Drug inhibition curves of wild-type and lamivudine-resistant HBV transfected into HuH-7 cells treated with indicated concentrations of lamivudine (a), adefovir (b), and lobucavir (c). Values represent the mean of 3 experiments.

Figure 4

Southern blotting hybridization analysis of HBV transfected into HuH-7 cells treated with lamivudine and penciclovir. Lanes correspond to DNA extracted from viral core particles derived from HuH-7 cells.
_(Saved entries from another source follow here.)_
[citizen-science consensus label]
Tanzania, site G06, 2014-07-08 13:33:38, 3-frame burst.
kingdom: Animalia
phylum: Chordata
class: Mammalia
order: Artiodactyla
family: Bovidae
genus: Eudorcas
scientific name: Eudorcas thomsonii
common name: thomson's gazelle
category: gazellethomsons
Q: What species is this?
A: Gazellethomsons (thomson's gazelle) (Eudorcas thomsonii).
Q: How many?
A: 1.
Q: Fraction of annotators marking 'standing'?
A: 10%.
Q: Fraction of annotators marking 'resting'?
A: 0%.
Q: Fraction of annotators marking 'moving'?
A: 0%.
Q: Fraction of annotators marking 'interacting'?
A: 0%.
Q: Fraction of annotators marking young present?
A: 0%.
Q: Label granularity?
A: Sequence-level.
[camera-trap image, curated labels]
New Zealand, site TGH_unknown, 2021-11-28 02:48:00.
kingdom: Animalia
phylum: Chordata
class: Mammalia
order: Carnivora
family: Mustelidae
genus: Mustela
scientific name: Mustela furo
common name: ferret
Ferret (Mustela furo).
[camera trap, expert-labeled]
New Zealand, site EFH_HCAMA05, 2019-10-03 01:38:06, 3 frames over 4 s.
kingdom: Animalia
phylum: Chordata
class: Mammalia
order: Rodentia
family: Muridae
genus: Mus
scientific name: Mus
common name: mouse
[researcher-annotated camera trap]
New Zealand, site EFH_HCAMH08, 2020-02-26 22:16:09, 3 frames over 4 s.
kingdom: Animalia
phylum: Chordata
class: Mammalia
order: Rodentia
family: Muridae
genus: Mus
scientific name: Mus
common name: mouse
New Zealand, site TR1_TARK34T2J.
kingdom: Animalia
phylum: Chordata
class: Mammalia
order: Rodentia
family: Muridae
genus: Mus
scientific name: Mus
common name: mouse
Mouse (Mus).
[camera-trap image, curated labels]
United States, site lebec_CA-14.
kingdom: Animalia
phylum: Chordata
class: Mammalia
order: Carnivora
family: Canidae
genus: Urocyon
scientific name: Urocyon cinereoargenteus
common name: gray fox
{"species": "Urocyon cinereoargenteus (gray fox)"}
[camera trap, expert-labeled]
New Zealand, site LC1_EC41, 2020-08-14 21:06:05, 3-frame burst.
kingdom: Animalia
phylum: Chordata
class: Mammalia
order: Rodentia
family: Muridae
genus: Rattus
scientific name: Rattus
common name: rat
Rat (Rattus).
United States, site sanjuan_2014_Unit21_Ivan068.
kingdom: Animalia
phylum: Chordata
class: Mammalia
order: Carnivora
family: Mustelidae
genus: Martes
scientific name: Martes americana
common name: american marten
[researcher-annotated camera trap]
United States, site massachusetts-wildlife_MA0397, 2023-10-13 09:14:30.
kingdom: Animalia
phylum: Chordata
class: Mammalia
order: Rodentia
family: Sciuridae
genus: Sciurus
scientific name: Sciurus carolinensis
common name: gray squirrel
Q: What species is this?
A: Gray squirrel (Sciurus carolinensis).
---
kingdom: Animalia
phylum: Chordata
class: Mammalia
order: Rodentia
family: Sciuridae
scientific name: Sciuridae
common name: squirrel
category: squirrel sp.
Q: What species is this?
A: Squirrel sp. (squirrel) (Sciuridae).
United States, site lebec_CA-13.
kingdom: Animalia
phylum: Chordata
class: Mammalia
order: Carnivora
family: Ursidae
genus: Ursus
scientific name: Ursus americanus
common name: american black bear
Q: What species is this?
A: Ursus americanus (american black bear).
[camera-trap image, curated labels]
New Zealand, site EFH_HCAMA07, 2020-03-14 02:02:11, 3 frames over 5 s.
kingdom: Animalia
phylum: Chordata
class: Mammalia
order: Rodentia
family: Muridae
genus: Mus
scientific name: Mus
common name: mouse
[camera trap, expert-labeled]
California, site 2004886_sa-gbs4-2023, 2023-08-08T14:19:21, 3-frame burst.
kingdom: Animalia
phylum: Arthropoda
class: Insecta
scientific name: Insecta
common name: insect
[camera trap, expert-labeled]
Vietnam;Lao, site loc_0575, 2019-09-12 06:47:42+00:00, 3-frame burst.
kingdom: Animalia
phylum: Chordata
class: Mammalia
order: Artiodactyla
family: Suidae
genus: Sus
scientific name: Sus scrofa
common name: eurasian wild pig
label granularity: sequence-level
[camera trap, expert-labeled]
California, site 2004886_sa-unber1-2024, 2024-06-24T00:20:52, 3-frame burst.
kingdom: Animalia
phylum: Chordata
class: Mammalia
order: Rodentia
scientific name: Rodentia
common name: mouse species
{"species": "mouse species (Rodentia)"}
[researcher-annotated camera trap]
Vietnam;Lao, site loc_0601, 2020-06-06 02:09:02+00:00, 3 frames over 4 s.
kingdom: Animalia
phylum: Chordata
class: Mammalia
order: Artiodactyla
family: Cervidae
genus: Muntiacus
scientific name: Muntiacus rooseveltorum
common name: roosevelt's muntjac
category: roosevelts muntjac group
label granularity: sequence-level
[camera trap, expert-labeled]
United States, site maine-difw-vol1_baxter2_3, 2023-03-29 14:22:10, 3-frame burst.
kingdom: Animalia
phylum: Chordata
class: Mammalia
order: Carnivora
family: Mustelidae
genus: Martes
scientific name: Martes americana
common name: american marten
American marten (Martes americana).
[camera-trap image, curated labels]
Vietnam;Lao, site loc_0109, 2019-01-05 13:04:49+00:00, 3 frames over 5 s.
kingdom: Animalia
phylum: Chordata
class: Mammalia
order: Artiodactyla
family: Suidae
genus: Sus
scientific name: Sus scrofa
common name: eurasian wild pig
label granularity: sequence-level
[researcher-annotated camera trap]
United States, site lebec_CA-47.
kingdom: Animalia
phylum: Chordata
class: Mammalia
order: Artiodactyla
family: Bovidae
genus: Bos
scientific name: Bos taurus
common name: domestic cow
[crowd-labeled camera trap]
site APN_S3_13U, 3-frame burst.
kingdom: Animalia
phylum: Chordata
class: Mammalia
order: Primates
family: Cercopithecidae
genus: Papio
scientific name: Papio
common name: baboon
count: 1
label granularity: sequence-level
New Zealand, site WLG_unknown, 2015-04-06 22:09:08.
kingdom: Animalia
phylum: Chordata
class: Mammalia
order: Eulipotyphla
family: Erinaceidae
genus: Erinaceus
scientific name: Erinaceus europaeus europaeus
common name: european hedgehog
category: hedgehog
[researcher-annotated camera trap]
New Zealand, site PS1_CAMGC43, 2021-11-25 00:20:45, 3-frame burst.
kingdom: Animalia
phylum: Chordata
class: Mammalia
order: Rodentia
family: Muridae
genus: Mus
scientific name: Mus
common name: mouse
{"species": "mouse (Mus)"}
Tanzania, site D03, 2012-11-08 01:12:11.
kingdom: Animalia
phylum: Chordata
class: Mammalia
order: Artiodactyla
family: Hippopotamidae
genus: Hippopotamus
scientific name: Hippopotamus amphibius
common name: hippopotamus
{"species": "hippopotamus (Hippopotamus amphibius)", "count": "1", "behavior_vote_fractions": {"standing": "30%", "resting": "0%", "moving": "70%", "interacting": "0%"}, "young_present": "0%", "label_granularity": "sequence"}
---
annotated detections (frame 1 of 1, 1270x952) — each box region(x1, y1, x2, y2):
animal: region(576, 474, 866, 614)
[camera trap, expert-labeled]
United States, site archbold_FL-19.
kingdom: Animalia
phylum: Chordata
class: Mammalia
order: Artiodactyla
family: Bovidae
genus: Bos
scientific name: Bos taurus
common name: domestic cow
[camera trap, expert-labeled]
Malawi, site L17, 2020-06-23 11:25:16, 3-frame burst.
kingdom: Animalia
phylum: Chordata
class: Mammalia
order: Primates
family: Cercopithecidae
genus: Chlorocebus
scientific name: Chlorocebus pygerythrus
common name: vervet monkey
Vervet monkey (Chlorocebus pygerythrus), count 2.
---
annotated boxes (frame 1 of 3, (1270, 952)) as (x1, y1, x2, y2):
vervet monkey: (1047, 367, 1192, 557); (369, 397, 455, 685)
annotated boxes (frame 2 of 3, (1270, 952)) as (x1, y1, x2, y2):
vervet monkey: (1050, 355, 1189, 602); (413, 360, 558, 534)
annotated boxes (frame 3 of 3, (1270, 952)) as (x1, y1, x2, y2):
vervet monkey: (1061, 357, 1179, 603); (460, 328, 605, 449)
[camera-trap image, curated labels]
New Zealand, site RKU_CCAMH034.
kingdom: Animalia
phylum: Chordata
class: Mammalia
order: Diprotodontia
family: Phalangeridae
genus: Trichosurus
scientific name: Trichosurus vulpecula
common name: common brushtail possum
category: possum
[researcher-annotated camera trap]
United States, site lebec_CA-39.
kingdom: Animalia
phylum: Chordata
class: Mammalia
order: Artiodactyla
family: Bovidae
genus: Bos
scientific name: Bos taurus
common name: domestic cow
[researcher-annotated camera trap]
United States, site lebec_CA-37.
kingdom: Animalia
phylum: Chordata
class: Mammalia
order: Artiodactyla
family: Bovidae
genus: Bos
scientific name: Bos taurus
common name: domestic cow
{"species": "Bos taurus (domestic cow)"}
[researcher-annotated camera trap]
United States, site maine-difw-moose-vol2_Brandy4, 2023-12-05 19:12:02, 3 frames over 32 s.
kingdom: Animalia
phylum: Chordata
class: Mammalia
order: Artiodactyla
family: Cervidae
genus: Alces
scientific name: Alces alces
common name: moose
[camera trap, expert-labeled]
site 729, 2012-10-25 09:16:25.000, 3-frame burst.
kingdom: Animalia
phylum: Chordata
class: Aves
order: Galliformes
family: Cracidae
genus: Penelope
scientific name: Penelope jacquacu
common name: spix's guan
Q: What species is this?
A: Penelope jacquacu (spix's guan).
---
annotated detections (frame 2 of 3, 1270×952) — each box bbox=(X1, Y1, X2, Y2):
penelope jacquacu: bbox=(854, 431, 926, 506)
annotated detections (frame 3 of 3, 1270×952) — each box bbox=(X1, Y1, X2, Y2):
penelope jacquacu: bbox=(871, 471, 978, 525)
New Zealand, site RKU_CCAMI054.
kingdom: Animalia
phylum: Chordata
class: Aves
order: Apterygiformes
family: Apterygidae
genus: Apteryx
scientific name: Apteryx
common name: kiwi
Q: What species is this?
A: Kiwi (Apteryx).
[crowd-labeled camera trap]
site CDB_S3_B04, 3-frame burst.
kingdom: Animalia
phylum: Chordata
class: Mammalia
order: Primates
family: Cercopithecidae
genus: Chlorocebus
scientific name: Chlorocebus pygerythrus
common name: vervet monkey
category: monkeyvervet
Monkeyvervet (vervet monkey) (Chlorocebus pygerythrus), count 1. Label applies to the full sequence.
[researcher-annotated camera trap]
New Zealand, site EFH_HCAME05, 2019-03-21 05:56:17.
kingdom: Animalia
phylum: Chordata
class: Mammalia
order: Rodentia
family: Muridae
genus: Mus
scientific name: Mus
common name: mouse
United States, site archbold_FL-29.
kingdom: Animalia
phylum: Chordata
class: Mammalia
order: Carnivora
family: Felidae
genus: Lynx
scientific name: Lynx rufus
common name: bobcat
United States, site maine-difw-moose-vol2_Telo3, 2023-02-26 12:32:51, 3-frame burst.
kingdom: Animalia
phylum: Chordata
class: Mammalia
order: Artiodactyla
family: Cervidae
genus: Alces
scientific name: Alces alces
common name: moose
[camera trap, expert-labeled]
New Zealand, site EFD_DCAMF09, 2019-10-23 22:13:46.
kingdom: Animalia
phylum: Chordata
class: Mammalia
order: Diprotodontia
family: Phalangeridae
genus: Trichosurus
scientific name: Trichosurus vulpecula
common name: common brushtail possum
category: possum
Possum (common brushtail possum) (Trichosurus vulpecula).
The arrow indicates the single-stranded band, representative of HBV replication intermediates. OC, open circular; DS, double-stranded; SS, single-stranded.

Figure 5

Lack of susceptibility of HBV to penciclovir and nevirapine. Drug inhibition curves of wild-type HBV transfected into HuH-7 cells treated with indicated concentrations of penciclovir and nevirapine. Values represent the mean of 3 experiments.